As usual there will be eight stamps, an unnecessary gummed miniature sheet and an even more unnecessary Generic Smilers sheet - unnecessary when you remember the original reason for producing these*.  You can see the low-resolution images here, and also on the websites here and here §.

Early release
But as these images are already out there for you to look at I see no problem in passing on these pictures of stamps purchased, I assume, in Hampshire posted at the Southampton/Portsmouth/IOW mail centre.   They aren't very clear pictures, and the postmark wasn't very good to start with, so I have digitally adjusted the close-up to show the date of 17 October!  Only these six stamps were on sale - the 2nd & 1st class, and Large stamps, and the £1.35 and £1.55.

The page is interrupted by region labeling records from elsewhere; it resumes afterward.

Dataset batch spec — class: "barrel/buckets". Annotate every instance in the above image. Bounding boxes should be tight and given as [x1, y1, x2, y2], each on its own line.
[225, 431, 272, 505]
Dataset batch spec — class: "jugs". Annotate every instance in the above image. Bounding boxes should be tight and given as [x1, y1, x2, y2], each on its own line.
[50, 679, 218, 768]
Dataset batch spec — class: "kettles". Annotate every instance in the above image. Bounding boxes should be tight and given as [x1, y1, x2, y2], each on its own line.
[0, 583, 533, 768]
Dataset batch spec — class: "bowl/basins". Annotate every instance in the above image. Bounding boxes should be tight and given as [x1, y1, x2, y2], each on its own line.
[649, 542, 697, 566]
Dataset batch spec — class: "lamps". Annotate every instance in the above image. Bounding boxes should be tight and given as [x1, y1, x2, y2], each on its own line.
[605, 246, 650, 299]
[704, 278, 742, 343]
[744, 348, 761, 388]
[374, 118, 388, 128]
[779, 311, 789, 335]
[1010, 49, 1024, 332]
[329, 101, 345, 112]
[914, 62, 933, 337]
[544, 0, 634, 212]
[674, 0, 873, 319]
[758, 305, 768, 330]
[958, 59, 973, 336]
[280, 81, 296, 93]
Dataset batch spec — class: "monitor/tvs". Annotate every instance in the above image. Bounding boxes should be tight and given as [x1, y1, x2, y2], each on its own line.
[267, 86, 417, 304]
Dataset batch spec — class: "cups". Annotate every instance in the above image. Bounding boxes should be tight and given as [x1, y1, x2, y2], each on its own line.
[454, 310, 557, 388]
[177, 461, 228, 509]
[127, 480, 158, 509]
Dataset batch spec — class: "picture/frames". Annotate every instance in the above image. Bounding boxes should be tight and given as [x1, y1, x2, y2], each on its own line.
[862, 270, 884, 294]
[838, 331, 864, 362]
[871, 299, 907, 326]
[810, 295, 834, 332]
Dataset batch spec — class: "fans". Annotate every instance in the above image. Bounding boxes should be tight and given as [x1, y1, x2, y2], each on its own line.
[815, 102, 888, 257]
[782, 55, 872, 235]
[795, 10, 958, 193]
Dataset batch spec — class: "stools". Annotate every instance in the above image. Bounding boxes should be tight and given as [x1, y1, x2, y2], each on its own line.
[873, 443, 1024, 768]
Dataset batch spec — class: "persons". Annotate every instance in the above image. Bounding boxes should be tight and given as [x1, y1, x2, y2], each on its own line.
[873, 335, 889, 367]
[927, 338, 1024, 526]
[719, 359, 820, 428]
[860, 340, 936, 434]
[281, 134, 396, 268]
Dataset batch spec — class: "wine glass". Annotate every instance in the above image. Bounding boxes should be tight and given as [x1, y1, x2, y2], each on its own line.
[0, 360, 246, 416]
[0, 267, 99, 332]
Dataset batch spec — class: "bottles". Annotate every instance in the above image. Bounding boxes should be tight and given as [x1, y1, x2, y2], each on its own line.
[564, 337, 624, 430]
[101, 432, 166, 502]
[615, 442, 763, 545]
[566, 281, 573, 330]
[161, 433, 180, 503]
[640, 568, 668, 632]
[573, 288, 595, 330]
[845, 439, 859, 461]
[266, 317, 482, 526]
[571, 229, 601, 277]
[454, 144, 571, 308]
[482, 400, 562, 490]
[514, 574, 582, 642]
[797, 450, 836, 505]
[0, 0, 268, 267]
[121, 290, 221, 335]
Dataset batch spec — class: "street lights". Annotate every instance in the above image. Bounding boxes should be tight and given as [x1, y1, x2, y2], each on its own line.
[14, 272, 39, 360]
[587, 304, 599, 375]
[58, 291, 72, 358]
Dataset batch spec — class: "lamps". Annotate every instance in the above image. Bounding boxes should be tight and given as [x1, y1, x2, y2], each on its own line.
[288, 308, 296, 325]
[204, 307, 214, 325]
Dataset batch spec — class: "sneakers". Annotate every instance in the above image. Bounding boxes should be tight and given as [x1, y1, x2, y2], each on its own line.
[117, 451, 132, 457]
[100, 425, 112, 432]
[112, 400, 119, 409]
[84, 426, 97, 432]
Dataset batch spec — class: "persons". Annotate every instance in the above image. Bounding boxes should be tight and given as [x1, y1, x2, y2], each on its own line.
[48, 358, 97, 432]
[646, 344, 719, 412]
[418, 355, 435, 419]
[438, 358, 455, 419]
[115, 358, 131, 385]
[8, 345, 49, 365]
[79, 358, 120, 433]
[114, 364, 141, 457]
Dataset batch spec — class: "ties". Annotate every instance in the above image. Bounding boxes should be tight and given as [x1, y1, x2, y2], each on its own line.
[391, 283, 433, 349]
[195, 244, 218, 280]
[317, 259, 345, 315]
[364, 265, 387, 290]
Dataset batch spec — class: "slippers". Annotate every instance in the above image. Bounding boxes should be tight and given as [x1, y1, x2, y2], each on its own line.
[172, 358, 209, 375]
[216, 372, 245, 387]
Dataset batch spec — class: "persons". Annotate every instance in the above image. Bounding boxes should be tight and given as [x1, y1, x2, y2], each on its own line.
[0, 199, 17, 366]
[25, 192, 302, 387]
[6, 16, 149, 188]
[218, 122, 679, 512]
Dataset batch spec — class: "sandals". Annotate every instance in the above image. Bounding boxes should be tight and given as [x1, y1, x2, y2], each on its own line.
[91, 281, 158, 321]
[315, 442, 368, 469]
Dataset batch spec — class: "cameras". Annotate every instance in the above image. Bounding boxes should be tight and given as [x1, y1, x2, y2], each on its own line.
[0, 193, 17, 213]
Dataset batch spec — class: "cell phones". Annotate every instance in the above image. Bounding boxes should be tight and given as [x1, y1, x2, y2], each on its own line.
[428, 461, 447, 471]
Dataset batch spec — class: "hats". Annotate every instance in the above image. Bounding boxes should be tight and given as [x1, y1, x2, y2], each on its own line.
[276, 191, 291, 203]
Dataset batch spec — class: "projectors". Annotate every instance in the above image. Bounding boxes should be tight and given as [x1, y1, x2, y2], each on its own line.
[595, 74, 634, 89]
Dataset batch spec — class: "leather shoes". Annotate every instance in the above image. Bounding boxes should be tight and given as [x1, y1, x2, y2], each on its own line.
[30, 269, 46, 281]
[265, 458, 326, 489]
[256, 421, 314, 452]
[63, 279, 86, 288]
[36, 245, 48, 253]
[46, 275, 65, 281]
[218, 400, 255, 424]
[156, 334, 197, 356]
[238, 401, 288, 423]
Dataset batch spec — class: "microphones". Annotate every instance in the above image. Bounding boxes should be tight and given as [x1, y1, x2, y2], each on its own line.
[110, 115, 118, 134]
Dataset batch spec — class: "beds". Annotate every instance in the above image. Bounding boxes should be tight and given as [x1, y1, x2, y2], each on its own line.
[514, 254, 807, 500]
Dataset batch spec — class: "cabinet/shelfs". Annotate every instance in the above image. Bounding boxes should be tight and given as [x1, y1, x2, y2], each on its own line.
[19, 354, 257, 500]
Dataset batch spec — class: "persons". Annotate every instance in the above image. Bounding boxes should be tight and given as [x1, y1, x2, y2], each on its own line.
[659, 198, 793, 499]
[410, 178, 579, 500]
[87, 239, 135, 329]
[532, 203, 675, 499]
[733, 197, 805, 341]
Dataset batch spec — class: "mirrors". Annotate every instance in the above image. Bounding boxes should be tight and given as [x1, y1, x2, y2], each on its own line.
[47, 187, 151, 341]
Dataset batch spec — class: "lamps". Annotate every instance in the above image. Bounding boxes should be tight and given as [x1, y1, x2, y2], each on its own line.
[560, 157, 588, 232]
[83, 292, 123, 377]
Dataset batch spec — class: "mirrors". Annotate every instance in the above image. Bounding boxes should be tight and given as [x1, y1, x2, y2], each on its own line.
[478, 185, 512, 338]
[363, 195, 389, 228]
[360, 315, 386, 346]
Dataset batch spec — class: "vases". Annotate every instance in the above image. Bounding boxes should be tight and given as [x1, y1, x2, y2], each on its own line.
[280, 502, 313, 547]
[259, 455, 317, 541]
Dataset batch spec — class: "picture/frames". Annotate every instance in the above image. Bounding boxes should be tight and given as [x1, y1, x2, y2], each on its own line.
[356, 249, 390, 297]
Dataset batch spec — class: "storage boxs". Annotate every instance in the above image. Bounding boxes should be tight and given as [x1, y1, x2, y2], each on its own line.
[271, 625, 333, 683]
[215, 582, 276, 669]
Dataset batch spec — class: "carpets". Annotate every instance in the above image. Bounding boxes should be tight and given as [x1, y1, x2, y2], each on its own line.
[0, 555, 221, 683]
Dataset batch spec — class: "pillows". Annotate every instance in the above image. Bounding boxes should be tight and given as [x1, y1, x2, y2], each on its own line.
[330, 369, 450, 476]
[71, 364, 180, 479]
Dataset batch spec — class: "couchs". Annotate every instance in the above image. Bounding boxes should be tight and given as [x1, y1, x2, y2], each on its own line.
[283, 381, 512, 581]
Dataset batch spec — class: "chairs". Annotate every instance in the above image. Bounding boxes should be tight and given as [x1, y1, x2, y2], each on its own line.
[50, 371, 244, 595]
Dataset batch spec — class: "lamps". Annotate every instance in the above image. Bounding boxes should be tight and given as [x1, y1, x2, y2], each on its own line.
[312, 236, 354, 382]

* Generic Smilers Sheets were originally produced for collectors as an almost face-value substitute for the personalised Smilers Sheets, which cost much more.  The stamps were not the same as those in counter sheets or booklets, being printed by litho rather than gravure.  Some albums have spaces for these stamps although they are not separately catalogued by Stanley Gibbons.

But now that Smilers Sheets are no longer available these are purely a money spinner, and one which costs £18.40 for a basic set costing £10, leaving seven each of the 2nd and 1st class stamps to use for postage. 

§  You will also see, on the home page of that site, a commemorative cover related to today's happenings in the UK Parliament.  It's to be hoped that not too many have been printed, for the sake of the business, as things have turned out.  Whilst commemorative and political covers have long been collected within our hobby and by social historians and ephemera/memorabilia collectors, the ones produced for events that didn't happen - like the coronation of King Edward VIII - rarely turn out to be valuable.

5 comments:

  1. As the stamps on the miniature sheet are gummed they will be easier to remove for use by stamp collectors compared to the self adhesive ones.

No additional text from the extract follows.